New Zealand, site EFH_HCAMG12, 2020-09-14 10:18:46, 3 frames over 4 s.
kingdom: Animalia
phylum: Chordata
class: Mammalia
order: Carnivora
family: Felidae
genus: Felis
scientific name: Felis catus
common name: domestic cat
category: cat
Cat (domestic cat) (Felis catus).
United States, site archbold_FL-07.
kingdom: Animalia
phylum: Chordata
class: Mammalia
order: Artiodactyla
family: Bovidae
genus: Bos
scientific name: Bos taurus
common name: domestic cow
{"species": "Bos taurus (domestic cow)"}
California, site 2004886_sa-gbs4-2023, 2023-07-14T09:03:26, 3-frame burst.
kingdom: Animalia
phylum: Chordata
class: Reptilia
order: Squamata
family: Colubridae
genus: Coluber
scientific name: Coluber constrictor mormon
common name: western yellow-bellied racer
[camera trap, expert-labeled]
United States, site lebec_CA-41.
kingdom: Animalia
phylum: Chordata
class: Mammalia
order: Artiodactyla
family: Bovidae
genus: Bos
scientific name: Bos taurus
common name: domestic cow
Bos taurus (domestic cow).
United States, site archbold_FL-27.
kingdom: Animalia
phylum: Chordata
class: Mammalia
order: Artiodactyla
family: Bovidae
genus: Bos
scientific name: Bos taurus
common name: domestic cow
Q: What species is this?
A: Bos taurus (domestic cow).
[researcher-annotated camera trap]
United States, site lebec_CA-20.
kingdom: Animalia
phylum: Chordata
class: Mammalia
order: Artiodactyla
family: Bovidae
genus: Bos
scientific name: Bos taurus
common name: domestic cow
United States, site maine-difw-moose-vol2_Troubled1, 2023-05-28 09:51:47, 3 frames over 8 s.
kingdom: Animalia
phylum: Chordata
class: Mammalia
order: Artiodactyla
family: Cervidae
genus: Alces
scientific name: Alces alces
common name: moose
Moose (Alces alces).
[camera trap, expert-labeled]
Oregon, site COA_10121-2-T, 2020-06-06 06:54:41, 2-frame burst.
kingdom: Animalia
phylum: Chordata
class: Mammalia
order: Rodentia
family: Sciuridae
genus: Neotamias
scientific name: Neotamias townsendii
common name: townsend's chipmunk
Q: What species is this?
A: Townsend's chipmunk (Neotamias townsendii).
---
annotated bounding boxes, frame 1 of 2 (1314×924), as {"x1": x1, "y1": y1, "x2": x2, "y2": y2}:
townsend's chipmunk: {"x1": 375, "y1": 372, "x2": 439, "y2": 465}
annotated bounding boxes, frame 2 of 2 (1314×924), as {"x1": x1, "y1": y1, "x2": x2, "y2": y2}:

________________________

YOUR ASSIGNMENT: Using the entries above, copy exactly the lines from the one containing "genus: Coluber" through the last, both included.

WORKED SOLUTION:
genus: Coluber
scientific name: Coluber constrictor mormon
common name: western yellow-bellied racer
[camera trap, expert-labeled]
United States, site lebec_CA-41.
kingdom: Animalia
phylum: Chordata
class: Mammalia
order: Artiodactyla
family: Bovidae
genus: Bos
scientific name: Bos taurus
common name: domestic cow
Bos taurus (domestic cow).
United States, site archbold_FL-27.
kingdom: Animalia
phylum: Chordata
class: Mammalia
order: Artiodactyla
family: Bovidae
genus: Bos
scientific name: Bos taurus
common name: domestic cow
Q: What species is this?
A: Bos taurus (domestic cow).
[researcher-annotated camera trap]
United States, site lebec_CA-20.
kingdom: Animalia
phylum: Chordata
class: Mammalia
order: Artiodactyla
family: Bovidae
genus: Bos
scientific name: Bos taurus
common name: domestic cow
United States, site maine-difw-moose-vol2_Troubled1, 2023-05-28 09:51:47, 3 frames over 8 s.
kingdom: Animalia
phylum: Chordata
class: Mammalia
order: Artiodactyla
family: Cervidae
genus: Alces
scientific name: Alces alces
common name: moose
Moose (Alces alces).
[camera trap, expert-labeled]
Oregon, site COA_10121-2-T, 2020-06-06 06:54:41, 2-frame burst.
kingdom: Animalia
phylum: Chordata
class: Mammalia
order: Rodentia
family: Sciuridae
genus: Neotamias
scientific name: Neotamias townsendii
common name: townsend's chipmunk
Q: What species is this?
A: Townsend's chipmunk (Neotamias townsendii).
---
annotated bounding boxes, frame 1 of 2 (1314×924), as {"x1": x1, "y1": y1, "x2": x2, "y2": y2}:
townsend's chipmunk: {"x1": 375, "y1": 372, "x2": 439, "y2": 465}
annotated bounding boxes, frame 2 of 2 (1314×924), as {"x1": x1, "y1": y1, "x2": x2, "y2": y2}:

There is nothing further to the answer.